Geoffroi himself rode a dark-brown mare called Bruna, the offspring of Horace. It was nice, Josse often thought, that in this way the old horse lived on.

Josse’s thoughts rambled on. Everyone else would be home, too. He smiled as he pictured them. Ninian — half-brother to Geoffroi and Meggie, and Josse’s adopted son — would be there, his presence all the more treasured because he was so often away. Ninian was in love with Helewise’s granddaughter, Little Helewise. She adored him too, and were it not for the interdict, they undoubtedly would have been wed a year or more ago. Little Helewise lived with her family at the Old Manor, the ancestral home of the Warins, which her father Leofgar, being the elder of Helewise’s two sons, had inherited. Ninian spent as much of his time as he could with her and, privately, Josse reckoned the young people had already become everything to each other.

Aye, Ninian. Josse smiled as he contemplated the lad. Others, too, awaited Josse — Gus, Tilly and their children, Will and Ella too, servants in name but more like family to Josse — and their faces flashed one by one across his mind. It would be good to get back.

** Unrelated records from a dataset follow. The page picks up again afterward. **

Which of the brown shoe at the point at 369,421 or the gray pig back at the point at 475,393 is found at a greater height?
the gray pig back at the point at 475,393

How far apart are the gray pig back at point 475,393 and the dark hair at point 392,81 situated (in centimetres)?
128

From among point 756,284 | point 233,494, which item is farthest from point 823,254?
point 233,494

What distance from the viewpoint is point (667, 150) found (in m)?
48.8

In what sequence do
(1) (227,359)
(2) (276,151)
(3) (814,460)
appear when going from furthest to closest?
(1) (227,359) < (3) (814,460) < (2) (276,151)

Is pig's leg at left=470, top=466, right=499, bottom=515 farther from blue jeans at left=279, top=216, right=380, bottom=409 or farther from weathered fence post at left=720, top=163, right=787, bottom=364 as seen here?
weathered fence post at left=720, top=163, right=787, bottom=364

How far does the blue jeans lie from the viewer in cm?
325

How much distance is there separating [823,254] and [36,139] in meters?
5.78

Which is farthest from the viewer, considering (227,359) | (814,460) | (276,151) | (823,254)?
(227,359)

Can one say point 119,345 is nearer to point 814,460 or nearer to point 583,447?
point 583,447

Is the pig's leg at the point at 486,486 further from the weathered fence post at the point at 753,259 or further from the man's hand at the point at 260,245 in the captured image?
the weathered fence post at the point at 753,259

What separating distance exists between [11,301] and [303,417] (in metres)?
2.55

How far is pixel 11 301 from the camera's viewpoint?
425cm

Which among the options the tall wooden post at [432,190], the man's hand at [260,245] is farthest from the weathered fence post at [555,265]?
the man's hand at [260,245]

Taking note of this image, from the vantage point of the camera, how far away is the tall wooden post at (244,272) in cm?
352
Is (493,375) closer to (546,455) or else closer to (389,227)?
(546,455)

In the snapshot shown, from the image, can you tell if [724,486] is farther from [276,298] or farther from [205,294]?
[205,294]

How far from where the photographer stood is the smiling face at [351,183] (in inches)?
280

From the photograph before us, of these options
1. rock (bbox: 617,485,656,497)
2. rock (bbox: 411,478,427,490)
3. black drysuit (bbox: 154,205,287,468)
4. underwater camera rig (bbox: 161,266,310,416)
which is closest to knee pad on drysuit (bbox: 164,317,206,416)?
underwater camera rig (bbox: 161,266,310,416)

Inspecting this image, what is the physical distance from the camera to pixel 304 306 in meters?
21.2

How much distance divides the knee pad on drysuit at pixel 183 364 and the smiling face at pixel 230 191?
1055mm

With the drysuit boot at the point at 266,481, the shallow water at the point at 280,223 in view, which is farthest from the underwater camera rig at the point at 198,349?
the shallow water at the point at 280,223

He realized he was hungry. The household at the House in the Woods ate well, even given the current circumstances, for virtually everything that went on their table came from their own land. Over the year, Josse and his small workforce had gradually cut back the trees surrounding the house, and now several acres were under cultivation. Their sheep grazed on the pastures of New Winnowlands, Josse’s former home, with the flock belonging to the manor’s present occupants. Given the constant, greedy demands of the king, they were fortunate, Josse well knew, to live in such an out-of-the-way spot. Outside those who lived in the immediate vicinity, only a handful of people knew the House in the Woods even existed.

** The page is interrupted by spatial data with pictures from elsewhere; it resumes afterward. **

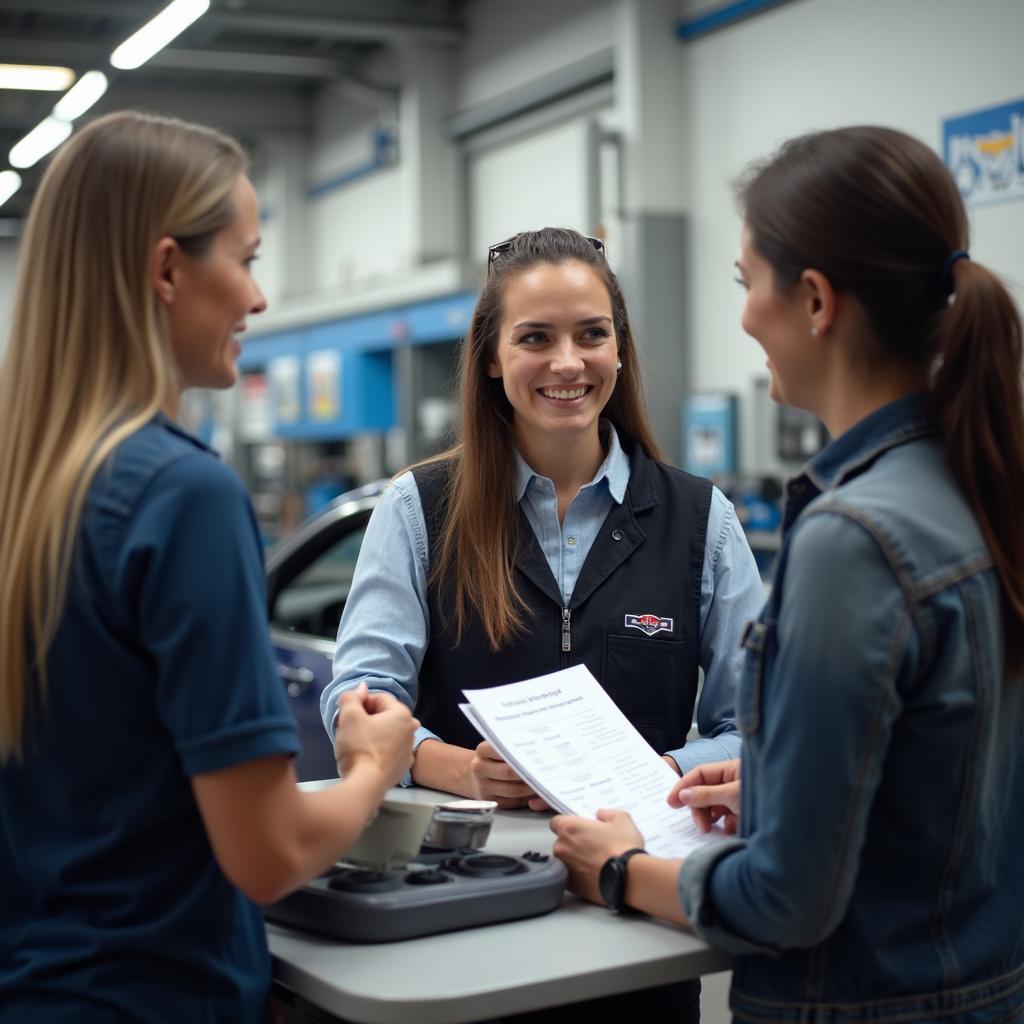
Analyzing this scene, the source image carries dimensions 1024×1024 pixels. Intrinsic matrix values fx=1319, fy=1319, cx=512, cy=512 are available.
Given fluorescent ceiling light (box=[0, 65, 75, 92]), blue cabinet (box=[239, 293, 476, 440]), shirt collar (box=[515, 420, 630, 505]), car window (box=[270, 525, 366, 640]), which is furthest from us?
fluorescent ceiling light (box=[0, 65, 75, 92])

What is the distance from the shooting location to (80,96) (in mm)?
8531

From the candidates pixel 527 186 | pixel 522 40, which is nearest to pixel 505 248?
pixel 527 186

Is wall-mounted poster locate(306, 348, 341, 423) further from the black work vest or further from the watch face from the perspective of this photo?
the watch face

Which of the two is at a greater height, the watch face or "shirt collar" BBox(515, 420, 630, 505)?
"shirt collar" BBox(515, 420, 630, 505)

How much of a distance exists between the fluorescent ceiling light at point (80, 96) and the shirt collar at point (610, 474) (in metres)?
6.75

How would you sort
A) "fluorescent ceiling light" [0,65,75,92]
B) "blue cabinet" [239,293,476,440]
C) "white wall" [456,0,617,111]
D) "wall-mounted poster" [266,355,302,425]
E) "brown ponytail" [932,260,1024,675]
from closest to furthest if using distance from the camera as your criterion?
"brown ponytail" [932,260,1024,675]
"white wall" [456,0,617,111]
"blue cabinet" [239,293,476,440]
"fluorescent ceiling light" [0,65,75,92]
"wall-mounted poster" [266,355,302,425]

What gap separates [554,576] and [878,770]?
2.76ft

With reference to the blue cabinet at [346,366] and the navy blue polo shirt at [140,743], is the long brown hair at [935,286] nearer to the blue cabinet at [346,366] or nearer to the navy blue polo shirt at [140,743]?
the navy blue polo shirt at [140,743]

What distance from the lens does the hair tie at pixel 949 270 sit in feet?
3.98

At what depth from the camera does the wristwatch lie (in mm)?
1352

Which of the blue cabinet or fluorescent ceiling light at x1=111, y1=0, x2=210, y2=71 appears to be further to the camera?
the blue cabinet

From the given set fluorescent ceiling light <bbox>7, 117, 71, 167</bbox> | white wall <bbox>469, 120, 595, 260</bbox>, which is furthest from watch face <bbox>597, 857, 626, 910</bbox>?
fluorescent ceiling light <bbox>7, 117, 71, 167</bbox>

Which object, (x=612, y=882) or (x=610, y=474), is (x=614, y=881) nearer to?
(x=612, y=882)

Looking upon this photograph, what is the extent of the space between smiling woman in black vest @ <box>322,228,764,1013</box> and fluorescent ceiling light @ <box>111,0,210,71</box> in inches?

What would Tilly have prepared for the evening meal? He was almost home now, and he kicked Alfred to a canter. He would soon be finding out.

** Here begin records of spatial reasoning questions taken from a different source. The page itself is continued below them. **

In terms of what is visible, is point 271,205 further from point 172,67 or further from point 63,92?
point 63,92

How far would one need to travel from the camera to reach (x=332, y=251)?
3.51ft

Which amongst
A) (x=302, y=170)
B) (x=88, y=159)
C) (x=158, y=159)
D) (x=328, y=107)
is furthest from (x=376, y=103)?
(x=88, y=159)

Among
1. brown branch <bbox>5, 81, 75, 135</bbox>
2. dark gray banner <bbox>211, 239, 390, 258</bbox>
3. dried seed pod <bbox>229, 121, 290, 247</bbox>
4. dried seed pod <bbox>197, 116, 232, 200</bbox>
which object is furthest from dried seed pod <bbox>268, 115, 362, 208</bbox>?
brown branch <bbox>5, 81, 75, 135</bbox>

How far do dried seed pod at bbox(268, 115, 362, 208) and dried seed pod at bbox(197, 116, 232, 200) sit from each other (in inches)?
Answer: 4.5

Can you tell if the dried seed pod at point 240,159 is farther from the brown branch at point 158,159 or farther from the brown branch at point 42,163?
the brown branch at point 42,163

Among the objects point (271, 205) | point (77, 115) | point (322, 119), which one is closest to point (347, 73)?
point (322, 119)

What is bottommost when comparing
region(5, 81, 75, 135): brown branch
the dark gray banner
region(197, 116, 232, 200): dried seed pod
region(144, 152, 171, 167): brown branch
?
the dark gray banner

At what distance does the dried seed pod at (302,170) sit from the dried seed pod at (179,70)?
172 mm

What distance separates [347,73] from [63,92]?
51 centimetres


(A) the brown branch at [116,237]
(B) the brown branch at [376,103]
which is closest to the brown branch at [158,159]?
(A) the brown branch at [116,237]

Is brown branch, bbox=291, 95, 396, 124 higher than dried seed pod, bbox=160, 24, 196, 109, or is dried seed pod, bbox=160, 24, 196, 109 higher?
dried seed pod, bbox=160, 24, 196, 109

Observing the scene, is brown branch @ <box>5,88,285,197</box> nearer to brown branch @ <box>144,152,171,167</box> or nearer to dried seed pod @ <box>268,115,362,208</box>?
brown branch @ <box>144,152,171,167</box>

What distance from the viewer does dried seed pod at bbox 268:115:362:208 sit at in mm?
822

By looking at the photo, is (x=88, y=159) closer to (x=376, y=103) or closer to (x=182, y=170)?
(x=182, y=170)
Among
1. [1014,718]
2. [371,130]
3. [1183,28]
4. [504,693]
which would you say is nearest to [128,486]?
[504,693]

Helewise was having a lovely day. The autumn weather was pleasantly warm, and she had spent most of the time out of doors, reason enough to make her happy. In addition, for much of it she had had the company of her youngest grandchild, whose father had left her that morning in Helewise’s care while he rode on to Tonbridge. He had business with Gervase de Gifford, who was the sheriff.

Helewise didn’t enquire, as once she would have done, what that business was. It wasn’t that she did not care; it was more that her priorities had changed. The outside world was less important to her now than her family and her loved ones.